** BEGIN Data for this exercise **

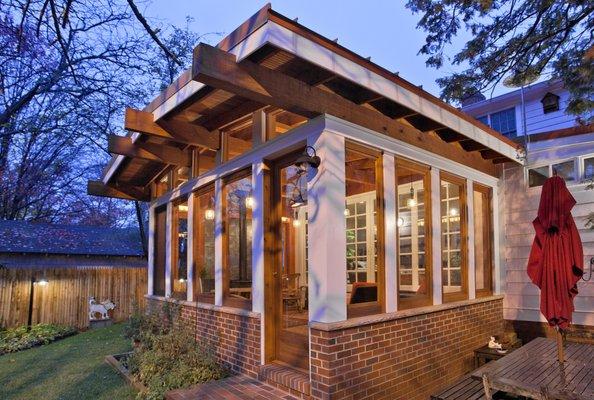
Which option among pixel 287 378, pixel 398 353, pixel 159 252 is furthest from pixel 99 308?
pixel 398 353

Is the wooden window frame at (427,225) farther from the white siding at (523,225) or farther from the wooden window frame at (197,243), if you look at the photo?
the wooden window frame at (197,243)

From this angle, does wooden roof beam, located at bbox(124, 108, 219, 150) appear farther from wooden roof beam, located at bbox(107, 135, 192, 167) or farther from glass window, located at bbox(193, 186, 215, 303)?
wooden roof beam, located at bbox(107, 135, 192, 167)

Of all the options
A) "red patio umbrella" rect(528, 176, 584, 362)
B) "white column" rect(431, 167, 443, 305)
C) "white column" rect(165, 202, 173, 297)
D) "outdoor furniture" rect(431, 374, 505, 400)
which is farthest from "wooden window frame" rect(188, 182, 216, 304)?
"red patio umbrella" rect(528, 176, 584, 362)

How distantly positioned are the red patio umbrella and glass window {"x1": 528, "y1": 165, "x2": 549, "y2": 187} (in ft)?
10.4

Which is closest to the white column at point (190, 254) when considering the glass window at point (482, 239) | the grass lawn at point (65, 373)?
the grass lawn at point (65, 373)

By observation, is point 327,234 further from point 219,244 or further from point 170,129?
point 170,129

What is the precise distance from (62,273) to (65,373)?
289 inches

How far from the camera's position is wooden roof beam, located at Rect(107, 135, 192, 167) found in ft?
19.3

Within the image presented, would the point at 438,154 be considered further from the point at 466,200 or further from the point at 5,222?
the point at 5,222

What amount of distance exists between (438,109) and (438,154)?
34.8 inches

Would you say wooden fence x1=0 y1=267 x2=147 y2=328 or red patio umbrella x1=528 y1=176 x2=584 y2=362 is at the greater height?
red patio umbrella x1=528 y1=176 x2=584 y2=362

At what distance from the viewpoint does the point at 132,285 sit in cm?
1414

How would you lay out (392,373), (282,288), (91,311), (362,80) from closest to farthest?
1. (362,80)
2. (392,373)
3. (282,288)
4. (91,311)

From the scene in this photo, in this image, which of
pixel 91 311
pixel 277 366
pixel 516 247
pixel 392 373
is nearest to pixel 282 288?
pixel 277 366
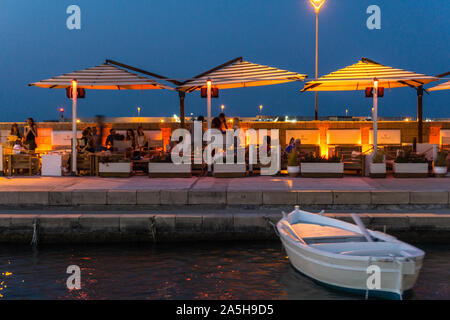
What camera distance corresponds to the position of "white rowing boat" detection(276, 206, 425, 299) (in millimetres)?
7461

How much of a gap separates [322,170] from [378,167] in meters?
1.42

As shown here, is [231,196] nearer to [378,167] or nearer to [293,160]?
[293,160]

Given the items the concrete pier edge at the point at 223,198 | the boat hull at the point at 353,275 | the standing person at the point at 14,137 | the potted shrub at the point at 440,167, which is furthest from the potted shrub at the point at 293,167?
the standing person at the point at 14,137

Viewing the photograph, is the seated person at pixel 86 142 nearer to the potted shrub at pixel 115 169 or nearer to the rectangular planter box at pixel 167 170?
the potted shrub at pixel 115 169

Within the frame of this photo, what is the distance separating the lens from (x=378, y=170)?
14.0 metres

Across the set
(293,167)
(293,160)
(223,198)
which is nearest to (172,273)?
(223,198)

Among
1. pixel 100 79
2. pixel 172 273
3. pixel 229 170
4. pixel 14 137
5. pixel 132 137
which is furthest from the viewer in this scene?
pixel 132 137

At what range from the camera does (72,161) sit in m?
15.1

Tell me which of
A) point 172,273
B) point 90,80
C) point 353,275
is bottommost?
point 172,273

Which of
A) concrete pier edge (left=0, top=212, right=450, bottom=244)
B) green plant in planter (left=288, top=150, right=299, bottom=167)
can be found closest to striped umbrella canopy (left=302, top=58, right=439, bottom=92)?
green plant in planter (left=288, top=150, right=299, bottom=167)

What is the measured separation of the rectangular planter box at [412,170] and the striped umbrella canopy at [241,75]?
3461 mm

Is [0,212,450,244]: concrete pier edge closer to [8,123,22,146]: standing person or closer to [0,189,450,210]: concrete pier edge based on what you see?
[0,189,450,210]: concrete pier edge
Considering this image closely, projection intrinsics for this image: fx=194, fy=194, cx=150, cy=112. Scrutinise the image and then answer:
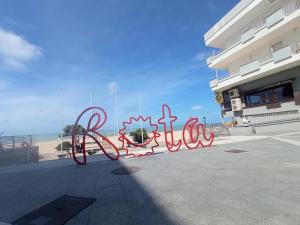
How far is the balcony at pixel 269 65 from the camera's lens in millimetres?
15961

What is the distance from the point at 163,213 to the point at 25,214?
301cm

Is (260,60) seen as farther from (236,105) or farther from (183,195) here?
(183,195)

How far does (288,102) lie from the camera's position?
17.7 metres

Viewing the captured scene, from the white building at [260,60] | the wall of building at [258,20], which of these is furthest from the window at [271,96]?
the wall of building at [258,20]

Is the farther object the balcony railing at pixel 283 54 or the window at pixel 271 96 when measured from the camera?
the window at pixel 271 96

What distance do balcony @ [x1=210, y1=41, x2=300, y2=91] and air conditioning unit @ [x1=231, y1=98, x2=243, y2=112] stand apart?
1872mm

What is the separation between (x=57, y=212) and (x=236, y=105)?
876 inches

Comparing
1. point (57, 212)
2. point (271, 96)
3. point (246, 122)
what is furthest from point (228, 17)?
point (57, 212)

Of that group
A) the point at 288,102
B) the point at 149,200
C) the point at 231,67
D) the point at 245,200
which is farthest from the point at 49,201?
the point at 231,67

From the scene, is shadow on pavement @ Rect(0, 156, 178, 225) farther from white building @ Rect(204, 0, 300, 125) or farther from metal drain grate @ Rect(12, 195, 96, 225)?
white building @ Rect(204, 0, 300, 125)

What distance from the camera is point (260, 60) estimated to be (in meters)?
20.1

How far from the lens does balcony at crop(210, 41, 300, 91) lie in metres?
16.0

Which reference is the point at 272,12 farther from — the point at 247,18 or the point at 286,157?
the point at 286,157

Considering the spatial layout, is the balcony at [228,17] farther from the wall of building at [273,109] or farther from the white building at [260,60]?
the wall of building at [273,109]
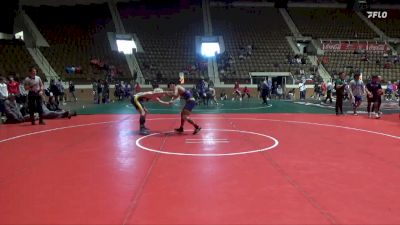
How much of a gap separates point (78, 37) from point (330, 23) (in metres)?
24.7

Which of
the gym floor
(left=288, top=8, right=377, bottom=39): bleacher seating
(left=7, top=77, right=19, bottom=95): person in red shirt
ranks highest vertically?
(left=288, top=8, right=377, bottom=39): bleacher seating

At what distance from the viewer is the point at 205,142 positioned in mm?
9844

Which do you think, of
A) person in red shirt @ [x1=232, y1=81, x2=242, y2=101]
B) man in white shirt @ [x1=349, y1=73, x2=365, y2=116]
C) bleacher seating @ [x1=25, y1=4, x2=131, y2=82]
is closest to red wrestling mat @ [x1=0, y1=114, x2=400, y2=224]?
man in white shirt @ [x1=349, y1=73, x2=365, y2=116]

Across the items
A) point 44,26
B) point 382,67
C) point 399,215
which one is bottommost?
point 399,215

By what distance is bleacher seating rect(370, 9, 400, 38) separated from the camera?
40.2 meters

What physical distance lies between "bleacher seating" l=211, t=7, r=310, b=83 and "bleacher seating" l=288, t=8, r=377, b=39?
193 centimetres

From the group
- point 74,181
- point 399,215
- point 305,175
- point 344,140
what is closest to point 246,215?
point 399,215

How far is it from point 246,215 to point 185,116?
6.73 metres

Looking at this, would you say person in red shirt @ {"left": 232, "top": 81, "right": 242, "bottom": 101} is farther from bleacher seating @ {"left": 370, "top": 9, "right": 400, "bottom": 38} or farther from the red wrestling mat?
bleacher seating @ {"left": 370, "top": 9, "right": 400, "bottom": 38}

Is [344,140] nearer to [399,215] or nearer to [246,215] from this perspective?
[399,215]

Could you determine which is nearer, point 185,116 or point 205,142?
point 205,142

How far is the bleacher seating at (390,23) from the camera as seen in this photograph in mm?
40156

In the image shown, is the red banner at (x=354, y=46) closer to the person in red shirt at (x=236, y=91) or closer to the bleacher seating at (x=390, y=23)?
the bleacher seating at (x=390, y=23)

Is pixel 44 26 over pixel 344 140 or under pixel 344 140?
over
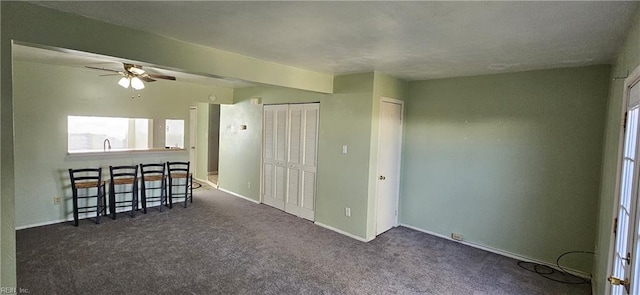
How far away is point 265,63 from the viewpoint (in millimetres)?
3412

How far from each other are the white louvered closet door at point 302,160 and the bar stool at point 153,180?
2115 millimetres

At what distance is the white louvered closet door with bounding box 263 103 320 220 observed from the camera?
15.8 ft

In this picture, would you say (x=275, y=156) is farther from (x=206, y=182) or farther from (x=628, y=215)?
(x=628, y=215)

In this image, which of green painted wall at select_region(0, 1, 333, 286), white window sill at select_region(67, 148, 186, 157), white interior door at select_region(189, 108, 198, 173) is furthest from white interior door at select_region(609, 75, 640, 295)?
white interior door at select_region(189, 108, 198, 173)

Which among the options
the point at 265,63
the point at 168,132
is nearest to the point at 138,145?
the point at 168,132

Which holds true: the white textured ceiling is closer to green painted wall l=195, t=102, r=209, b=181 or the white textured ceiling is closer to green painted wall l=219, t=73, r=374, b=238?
green painted wall l=219, t=73, r=374, b=238

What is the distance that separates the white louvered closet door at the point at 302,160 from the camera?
4785 mm

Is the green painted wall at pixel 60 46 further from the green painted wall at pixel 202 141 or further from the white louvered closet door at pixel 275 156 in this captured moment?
the green painted wall at pixel 202 141

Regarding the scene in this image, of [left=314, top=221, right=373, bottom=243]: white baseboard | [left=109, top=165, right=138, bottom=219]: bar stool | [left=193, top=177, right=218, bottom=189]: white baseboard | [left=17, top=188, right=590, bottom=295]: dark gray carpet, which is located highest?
[left=109, top=165, right=138, bottom=219]: bar stool

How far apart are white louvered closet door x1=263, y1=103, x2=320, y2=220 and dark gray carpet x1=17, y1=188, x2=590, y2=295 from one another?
58cm

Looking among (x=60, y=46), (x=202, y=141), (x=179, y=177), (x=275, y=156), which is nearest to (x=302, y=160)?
(x=275, y=156)

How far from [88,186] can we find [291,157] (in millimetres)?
2935

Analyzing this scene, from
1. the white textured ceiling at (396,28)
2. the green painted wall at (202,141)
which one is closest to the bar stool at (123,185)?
the green painted wall at (202,141)

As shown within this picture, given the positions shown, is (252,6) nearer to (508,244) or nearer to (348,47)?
(348,47)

** END Data for this exercise **

The exercise:
Copy exactly the line containing "Regarding the scene" and every line after it, ending with the last line of the records above.

Task answer:
Regarding the scene in this image, of [left=314, top=221, right=373, bottom=243]: white baseboard | [left=109, top=165, right=138, bottom=219]: bar stool | [left=193, top=177, right=218, bottom=189]: white baseboard | [left=17, top=188, right=590, bottom=295]: dark gray carpet, which is located highest?
[left=109, top=165, right=138, bottom=219]: bar stool

How far apart are white louvered closet door x1=263, y1=103, x2=320, y2=220 and dark gray carpet x1=17, y1=188, x2=590, y2=295 from one another?
58cm

Looking among (x=60, y=46), (x=202, y=141), (x=179, y=177), (x=275, y=156), which is nearest to (x=302, y=160)?
(x=275, y=156)

How far from [88,186] can we find [291,157] (in millimetres)?
2935

Analyzing this scene, from
1. the white textured ceiling at (396,28)
2. the green painted wall at (202,141)
which one is closest to the bar stool at (123,185)?
the green painted wall at (202,141)

As shown within this picture, given the positions shown, is (252,6) nearer to (508,244) or nearer to (348,47)?
(348,47)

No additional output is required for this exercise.